Task prompt
Repeat every record below exactly as written.

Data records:
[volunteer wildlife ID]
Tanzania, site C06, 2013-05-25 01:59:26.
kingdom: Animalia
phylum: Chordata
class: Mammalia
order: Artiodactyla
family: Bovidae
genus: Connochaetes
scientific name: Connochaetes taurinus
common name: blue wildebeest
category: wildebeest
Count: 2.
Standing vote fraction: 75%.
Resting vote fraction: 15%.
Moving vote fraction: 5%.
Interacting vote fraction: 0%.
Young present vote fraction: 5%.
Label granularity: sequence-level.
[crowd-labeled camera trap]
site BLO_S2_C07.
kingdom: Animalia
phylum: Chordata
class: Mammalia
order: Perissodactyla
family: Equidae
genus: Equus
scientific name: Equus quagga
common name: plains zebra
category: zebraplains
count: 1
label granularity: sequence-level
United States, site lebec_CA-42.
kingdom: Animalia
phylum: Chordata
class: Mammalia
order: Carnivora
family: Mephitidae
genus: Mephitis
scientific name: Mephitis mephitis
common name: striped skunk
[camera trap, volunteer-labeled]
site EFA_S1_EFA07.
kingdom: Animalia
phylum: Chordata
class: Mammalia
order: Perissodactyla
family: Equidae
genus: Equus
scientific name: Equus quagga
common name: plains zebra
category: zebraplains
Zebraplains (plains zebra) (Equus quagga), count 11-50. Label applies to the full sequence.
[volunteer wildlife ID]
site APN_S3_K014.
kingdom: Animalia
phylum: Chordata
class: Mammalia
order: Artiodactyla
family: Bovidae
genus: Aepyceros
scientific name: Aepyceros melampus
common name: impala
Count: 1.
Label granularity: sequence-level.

Written answer
[volunteer wildlife ID]
Tanzania, site C06, 2013-05-25 01:59:26.
kingdom: Animalia
phylum: Chordata
class: Mammalia
order: Artiodactyla
family: Bovidae
genus: Connochaetes
scientific name: Connochaetes taurinus
common name: blue wildebeest
category: wildebeest
Count: 2.
Standing vote fraction: 75%.
Resting vote fraction: 15%.
Moving vote fraction: 5%.
Interacting vote fraction: 0%.
Young present vote fraction: 5%.
Label granularity: sequence-level.
[crowd-labeled camera trap]
site BLO_S2_C07.
kingdom: Animalia
phylum: Chordata
class: Mammalia
order: Perissodactyla
family: Equidae
genus: Equus
scientific name: Equus quagga
common name: plains zebra
category: zebraplains
count: 1
label granularity: sequence-level
United States, site lebec_CA-42.
kingdom: Animalia
phylum: Chordata
class: Mammalia
order: Carnivora
family: Mephitidae
genus: Mephitis
scientific name: Mephitis mephitis
common name: striped skunk
[camera trap, volunteer-labeled]
site EFA_S1_EFA07.
kingdom: Animalia
phylum: Chordata
class: Mammalia
order: Perissodactyla
family: Equidae
genus: Equus
scientific name: Equus quagga
common name: plains zebra
category: zebraplains
Zebraplains (plains zebra) (Equus quagga), count 11-50. Label applies to the full sequence.
[volunteer wildlife ID]
site APN_S3_K014.
kingdom: Animalia
phylum: Chordata
class: Mammalia
order: Artiodactyla
family: Bovidae
genus: Aepyceros
scientific name: Aepyceros melampus
common name: impala
Count: 1.
Label granularity: sequence-level.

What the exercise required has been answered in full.